Ca²⁺-dependent inhibition of smooth muscle adenylate cyclase activity

We have examined the inhibitory regulation by Ca²⁺ of the adenylate cyclase activity associated with microsomes isolated from bovine aorta smooth muscle. In the presence of 2 mm MgCl₂, Ca²⁺ (0.8-100 μm) inhibited in a noncompetitive manner activation of the enzyme by GTP, Gpp[NH]p, or forskolin. In all instances the value for half-maximal inhibition was between 2 and 3 μm. In contrast, Ca²⁺ inhibited the activation by MgCl₂ (2-50 mm), alone or in the presence of GTP, in a competitive manner.
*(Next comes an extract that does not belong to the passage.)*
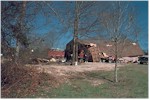 Barn/garage damaged in northern St. Clair county.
The inhibition of adenylate cyclase by 10 μm Ca²⁺ was reversed in the presence of either 5 or 25 μm calmodulin or troponin C. These data show that (i) Ca²⁺, at concentrations similar to those which activate smooth muscle contraction, inhibits the stimulation of adenylate cyclase by several activators; (ii) Ca²⁺ and Mg²⁺ compete for a common site on the smooth muscle adenylate cyclase complex; and (iii) the reversal of Ca²⁺-dependent inhibition by Ca²⁺-binding proteins may be produced by chelation of the metal by these proteins.